His unaffected, simple, and beautiful character gradually attracted friends, and the acquirements of the "learned carpenter" became bruited abroad. Dr. Scott, a neighbouring clergyman, obtained for him the appointment of master of a charity school in Shrewsbury, and introduced him to a distinguished Oriental scholar. These friends supplied him with books, and Lee successively mastered Arabic, Persic, and Hindostanee. He continued to pursue his studies while on duty as a private in the local militia of the county; gradually acquiring greater proficiency in languages. At length his kind patron, Dr. Scott, enabled Lee to enter Queen's College, Cambridge; and after a course of study, in which he distinguished himself by his mathematical acquirements, a vacancy occurring in the professorship of Arabic and Hebrew, he was worthily elected to fill the honourable office. Besides ably performing his duties as a professor, he voluntarily gave much of his time to the instruction of missionaries going forth to preach the Gospel to eastern tribes in their own tongue. He also made translations of the Bible into several Asiatic dialects; and having mastered the New Zealand language, he arranged a grammar and vocabulary for two New Zealand chiefs who were then in England, which books are now in daily use in the New Zealand schools. Such, in brief, is the remarkable history of Dr. Samuel Lee; and it is but the counterpart of numerous similarly instructive examples of the power of perseverance in self-culture, as displayed in the lives of many of the most distinguished of our literary and scientific men.
There are many other illustrious names which might be cited to prove the truth of the common saying that "it is never too late to learn." Even at advanced years men can do much, if they will determine on making a beginning. Sir Henry Spelman did not begin the study of science until he was between fifty and sixty years of age. Franklin was fifty before he fully entered upon the study of Natural Philosophy.
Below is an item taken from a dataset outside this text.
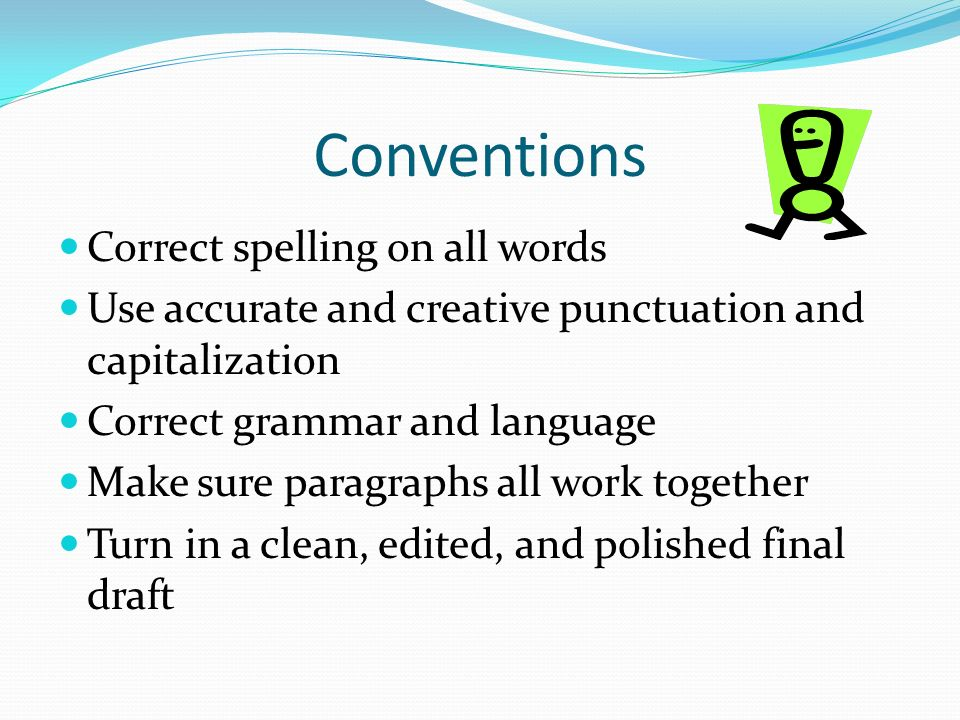 Conventions Correct spelling on all words Use accurate and creative punctuation and capitalization Correct grammar and language Make sure paragraphs all work together Turn in a clean, edited, and polished final draft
Dryden and Scott were not known as authors until each was in his fortieth year. Boccaccio was thirty-five when he commenced his literary career, and Alfieri was forty-six when he began the study of Greek. Dr. Arnold learnt German at an advanced age, for the purpose of reading Niebuhr in the original;and in like manner James Watt, when about forty, while working at his trade of an instrument maker in Glasgow, learnt French, German, and Italian, to enable himself to peruse the valuable works on mechanical philosophy which existed in those languages. Thomas Scott was fifty-six before he began to learn Hebrew. Robert Hall was once found lying upon the floor, racked by pain, learning Italian in his old age, to enable him to judge of the parallel drawn by Macaulay between Milton and Dante. Handel was forty-eight before he published any of his great works. Indeed hundreds of instances might be given of men who struck out an entirely new path, and successfully entered on new studies, at a comparatively advanced time of life. None but the frivolous or the indolent will say, "I am too old to learn." And here we would repeat what we have said before, that it is not men of genius who move the world and take the lead in it, so much as men of steadfastness, purpose, and indefatigable industry.
Notwithstanding the many undeniable instances of the precocity of men of genius, it is nevertheless true that early cleverness gives no indication of the height to which the grown man will reach.
Precocity is sometimes a symptom of disease rather than of intellectual vigour. What becomes of all the "remarkably clever children?" Where are the duxes and prize boys? Trace them through life, and it will frequently be found that the dull boys, who were beaten at school, have shot ahead of them. The clever boys are rewarded, but the prizes which they gain by their greater quickness and facility do not always prove of use to them. What ought rather to be rewarded is the endeavour, the struggle, and the obedience;for it is the youth who does his best, though endowed with an inferiority of natural powers, that ought above all others to be encouraged.